▸ What this task involves
Write the data out again, character for character, with no images.

-------- Dataset excerpt --------

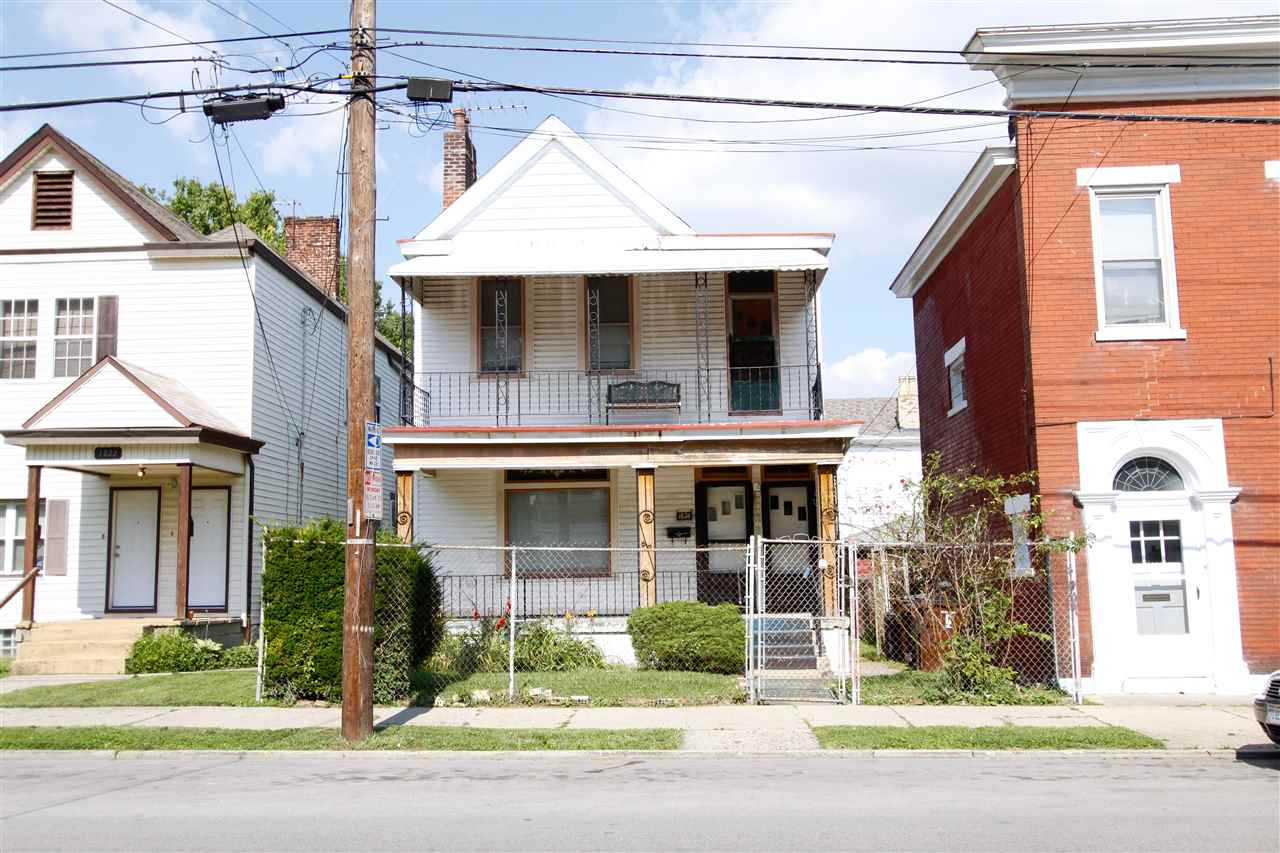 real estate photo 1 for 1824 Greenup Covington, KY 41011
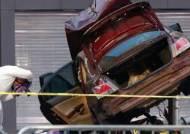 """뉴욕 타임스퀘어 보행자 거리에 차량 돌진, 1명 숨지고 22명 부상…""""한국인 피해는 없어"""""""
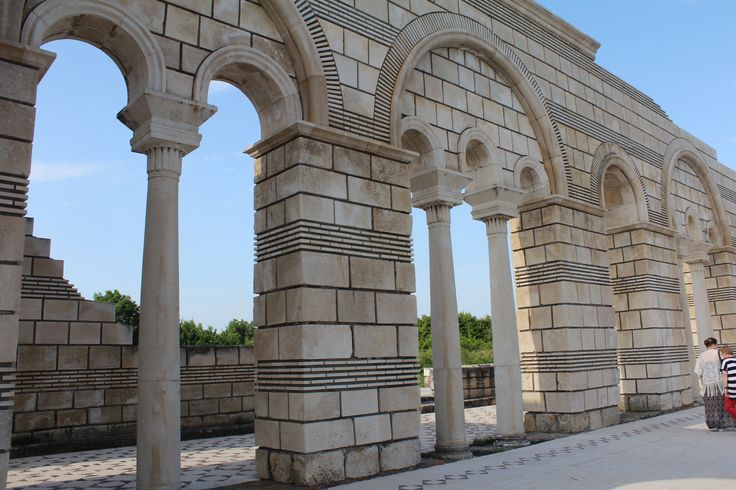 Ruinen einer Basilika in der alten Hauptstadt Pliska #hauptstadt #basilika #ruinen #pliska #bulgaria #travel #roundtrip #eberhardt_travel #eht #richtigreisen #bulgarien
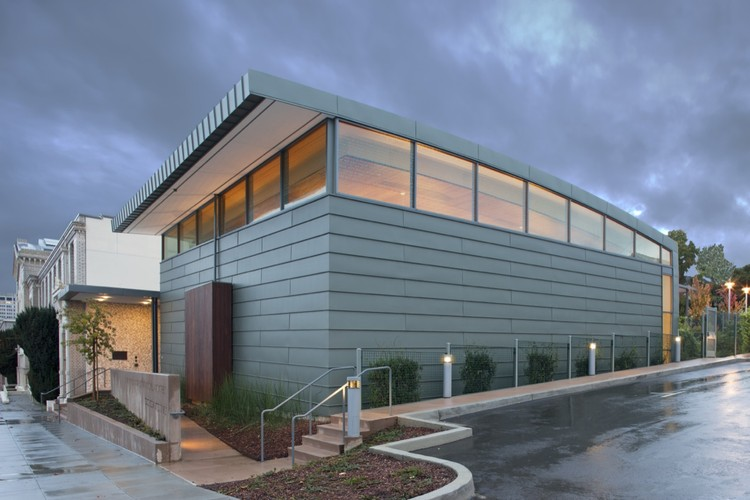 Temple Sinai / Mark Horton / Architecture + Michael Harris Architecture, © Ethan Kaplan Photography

--------

▸ Answer box
 real estate photo 1 for 1824 Greenup Covington, KY 41011
 """뉴욕 타임스퀘어 보행자 거리에 차량 돌진, 1명 숨지고 22명 부상…""""한국인 피해는 없어"""""""
 Ruinen einer Basilika in der alten Hauptstadt Pliska #hauptstadt #basilika #ruinen #pliska #bulgaria #travel #roundtrip #eberhardt_travel #eht #richtigreisen #bulgarien
 Temple Sinai / Mark Horton / Architecture + Michael Harris Architecture, © Ethan Kaplan Photography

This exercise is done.